◆ Problem a
Answer these from the passage on the Medley LLC Chapter 11 Case:
(i) How does the Bankruptcy Code generally treat contract provisions that allow termination upon a Chapter 11 filing?
(ii) What does the Medley LLC Plan of Reorganization contemplate issuing?
(iii) What would a party seeking to end an agreement that adversely impacted property of Medley LLC's estate likely have to file with the Bankruptcy Court?

◆ Reading passage
━━━

As a result of the Medley LLC Chapter 11 Case, realization of Medley LLC’s assets and liquidation of its liabilities are subject to uncertainty. While operating under the protection of the Bankruptcy Code, and subject to Bankruptcy Court approval or otherwise as permitted in the ordinary course of business, Medley LLC may sell or otherwise dispose of assets and liquidate or settle liabilities for amounts other than those reflected in its consolidated financial statements. 

 

As a result, the Medley LLC Chapter 11 Case could result in termination of our investment advisory agreements.

 

Certain of the investment management agreements or partnership agreements provide for a termination right in the event of a bankruptcy filing by the general partner, investment manager, or one of their respective affiliates, as in the case of the Medley LLC Chapter 11 Case. The Medley LLC Chapter 11 case could result in the termination of our investment advisory agreements. A termination of our investment advisory agreements could materially and adversely affect our ability to continue managing client accounts, resulting in the loss of assets under management and a corresponding loss of revenue. However, provisions in contracts that allow for termination upon a Chapter 11 bankruptcy filing or another type of insolvency event are generally invalid under the Bankruptcy Code as improper ipso facto clauses.  If a party were to seek to terminate one of our management or partnership agreement that adversely impacted property of Medley LLC’s estate, such party would likely have to file a motion with the Bankruptcy Court seeking relief from the automatic stay and argue that the agreement should be terminated for reasons in addition to the Chapter 11 bankruptcy filing. Further, the Medley LLC Chapter 11 Case could result in a change of control under the terms of our investment advisory agreements, in which such change of control may be deemed an assignment of such agreements. An assignment, actual or constructive, would trigger these termination and consent provisions and, unless the necessary approvals and consents are obtained, could materially and adversely affect our ability to continue managing client accounts, resulting in the loss of assets under management and a corresponding loss of revenue.

 

The Medley LLC Plan of Reorganization contemplates the issuance of a substantial quantity of MDLY Class A common stock, which will result in substantial dilution to MDLYs Class A existing stockholders.

━━━

◆ Record extracts
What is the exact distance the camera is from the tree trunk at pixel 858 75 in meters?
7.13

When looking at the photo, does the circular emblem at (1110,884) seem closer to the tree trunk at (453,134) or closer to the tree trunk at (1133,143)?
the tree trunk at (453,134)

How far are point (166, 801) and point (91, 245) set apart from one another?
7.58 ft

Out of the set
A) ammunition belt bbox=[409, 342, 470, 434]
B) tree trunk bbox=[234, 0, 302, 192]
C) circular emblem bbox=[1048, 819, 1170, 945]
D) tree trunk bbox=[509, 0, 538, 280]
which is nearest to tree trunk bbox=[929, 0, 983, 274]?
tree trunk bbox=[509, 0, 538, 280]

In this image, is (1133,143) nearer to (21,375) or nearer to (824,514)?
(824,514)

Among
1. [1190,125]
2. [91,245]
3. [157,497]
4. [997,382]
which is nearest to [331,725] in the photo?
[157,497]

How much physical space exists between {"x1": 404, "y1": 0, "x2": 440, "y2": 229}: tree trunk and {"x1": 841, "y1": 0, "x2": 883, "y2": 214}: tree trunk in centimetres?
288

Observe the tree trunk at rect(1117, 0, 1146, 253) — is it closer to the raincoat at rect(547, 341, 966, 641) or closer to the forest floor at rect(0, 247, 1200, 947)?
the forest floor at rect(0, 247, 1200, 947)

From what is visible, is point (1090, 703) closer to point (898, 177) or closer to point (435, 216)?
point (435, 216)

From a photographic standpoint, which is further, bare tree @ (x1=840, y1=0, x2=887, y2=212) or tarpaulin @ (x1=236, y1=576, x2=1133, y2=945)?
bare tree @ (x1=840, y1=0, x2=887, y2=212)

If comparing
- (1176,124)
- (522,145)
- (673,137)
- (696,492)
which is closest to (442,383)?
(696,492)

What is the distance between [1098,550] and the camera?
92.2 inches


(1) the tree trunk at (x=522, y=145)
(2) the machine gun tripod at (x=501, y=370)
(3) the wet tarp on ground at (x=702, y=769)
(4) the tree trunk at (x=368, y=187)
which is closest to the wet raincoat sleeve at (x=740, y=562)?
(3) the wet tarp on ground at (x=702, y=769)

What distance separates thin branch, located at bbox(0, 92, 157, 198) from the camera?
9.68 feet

━━━

◆ Problem b
Rename "camera" to "viewer" in the part of the listing that opens with the line containing "From what is" and closes with the end of the listing. Return only those lines, with nothing else changed.

◆ Final answer a
(i) They are generally invalid as improper ipso facto clauses.
(ii) A substantial quantity of MDLY Class A common stock.
(iii) A motion seeking relief from the automatic stay.

◆ Final answer b
From what is visible, is point (1090, 703) closer to point (898, 177) or closer to point (435, 216)?
point (435, 216)

From a photographic standpoint, which is further, bare tree @ (x1=840, y1=0, x2=887, y2=212) or tarpaulin @ (x1=236, y1=576, x2=1133, y2=945)?
bare tree @ (x1=840, y1=0, x2=887, y2=212)

If comparing
- (1176,124)
- (522,145)
- (673,137)
- (696,492)
which is closest to (442,383)?
(696,492)

What is the distance between [1098,550] and the viewer?
92.2 inches


(1) the tree trunk at (x=522, y=145)
(2) the machine gun tripod at (x=501, y=370)
(3) the wet tarp on ground at (x=702, y=769)
(4) the tree trunk at (x=368, y=187)
which is closest to the wet raincoat sleeve at (x=740, y=562)?
(3) the wet tarp on ground at (x=702, y=769)

What distance separates thin branch, located at bbox(0, 92, 157, 198) from the viewer?
9.68 feet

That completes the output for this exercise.